DOCUMENT SEGMENT

(begin)

# Introduction #

In the last lesson, we saw how to build and train a linear regression model in Keras. We saw how to build the model with a single `Dense` layer, and how to train the model by choosing an optimizer and a loss function. To develop the full deep learning framework, we'll spend the next two lessons elaborating on these two ideas. In this lesson, we're going to learn how to build *deep* networks by stacking layers, and then in Lesson 3 we'll look at more at training deep networks and what your choices here can mean for model performance.

# Deep Neural Networks #

In Keras, we build neural networks using **layers**. Conceptually, a layer is something that transforms data to produce a new, hopefully more informative *representation* of the data. 

There are various ways to adapt a linear model so that it can learn non-linear relationships. One way is to transform features directly -- squaring a feature to get a quadratic relationship, for instance.

What these methods have in common is that they *transform* the data before applying the linear regression. By and large, these classical methods are limited to a single relatively simple transformation. Deep neural networks, however, pass the data through multiple transformations -- sometimes hundreds! This stack of layers is what makes deep learning *deep*.

Often, the stack of hidden layers is called the **body** of the network and final layer is called the **head**. The job of the body is to transform the data into something that the head can use to solve its problem. The better the body of the network is able to do this, the better the network will perform on its task.

<!-- body and head -->

Neural networks transform data through stacks of neural layers. During training, a neural network will learn how to transform the data in a way that exposes its internal structure to the final layer. A neural network, in other words, learns how to perform its own feature engineering. (In the exercises, you'll get to watch how the layers of a neural network transform some input data step by step.)

(end)

INFORMATION SUPPLIED
(begin)

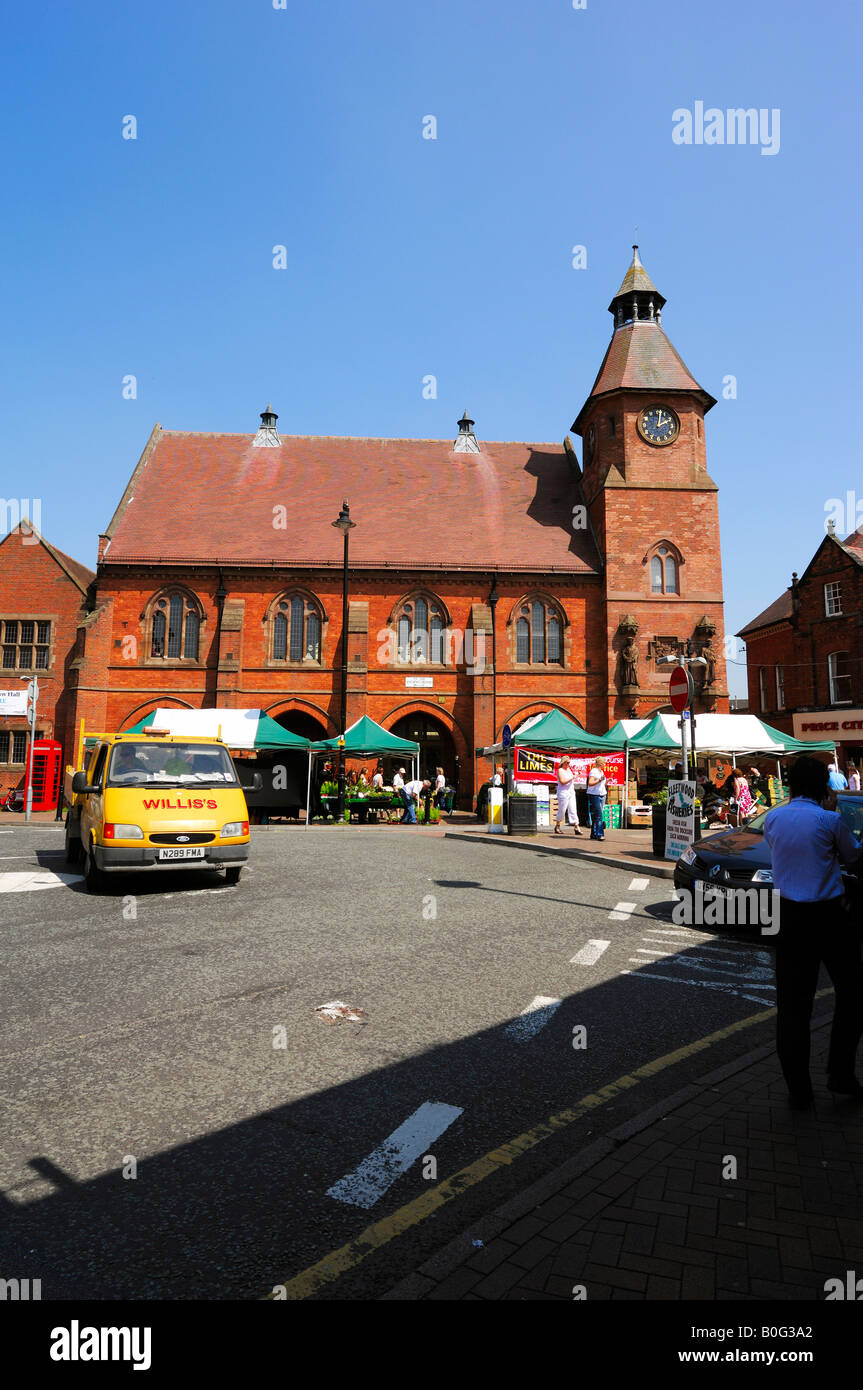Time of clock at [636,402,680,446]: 2:01
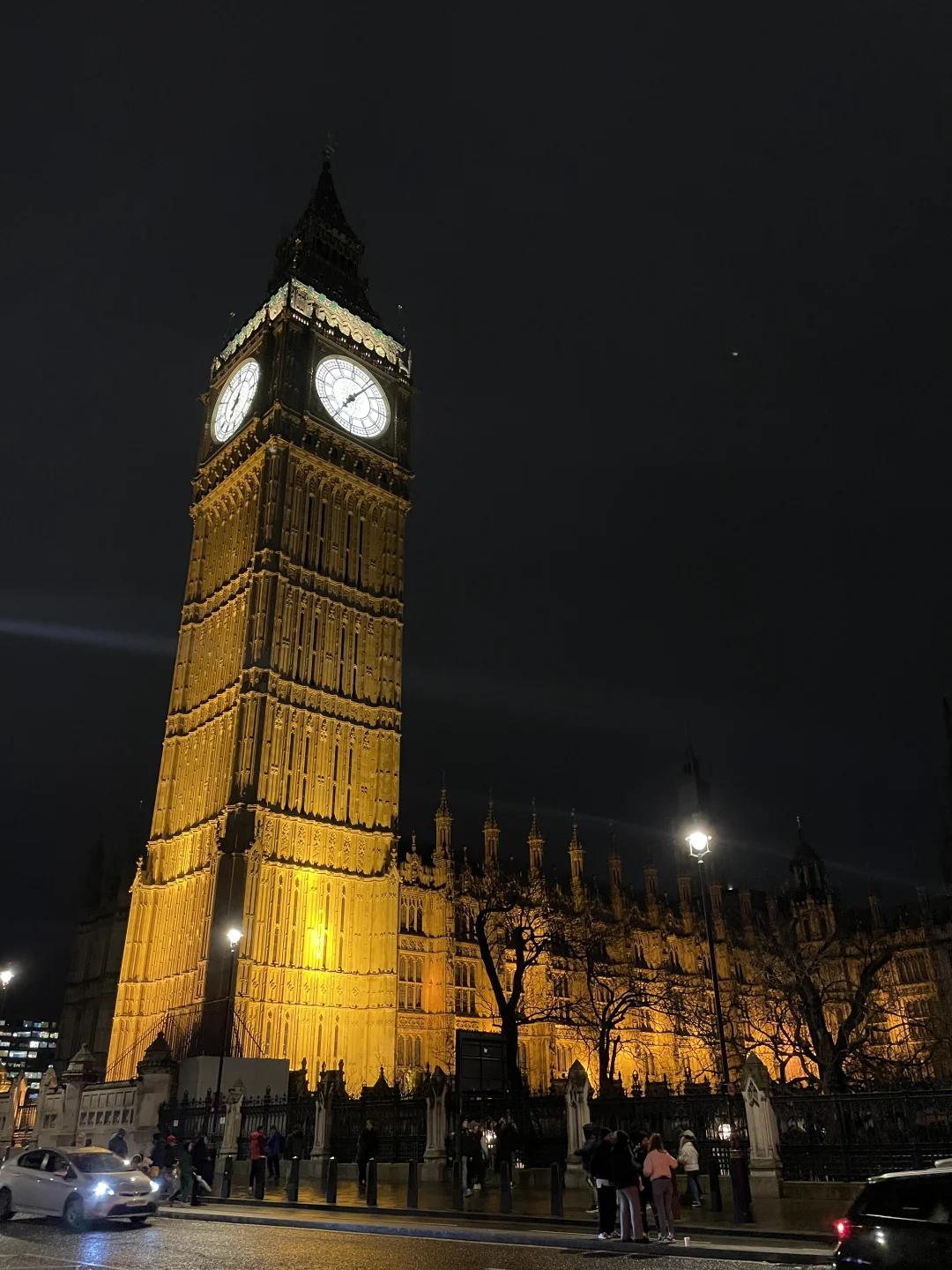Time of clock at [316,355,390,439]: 7:06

(end)

WHAT THE TASK ASKS
Extract from the deep neural networks lesson the passage running from "In the last" up to and including "for model performance.", copying it word for word.

WRITTEN SOLUTION
In the last lesson, we saw how to build and train a linear regression model in Keras. We saw how to build the model with a single `Dense` layer, and how to train the model by choosing an optimizer and a loss function. To develop the full deep learning framework, we'll spend the next two lessons elaborating on these two ideas. In this lesson, we're going to learn how to build *deep* networks by stacking layers, and then in Lesson 3 we'll look at more at training deep networks and what your choices here can mean for model performance.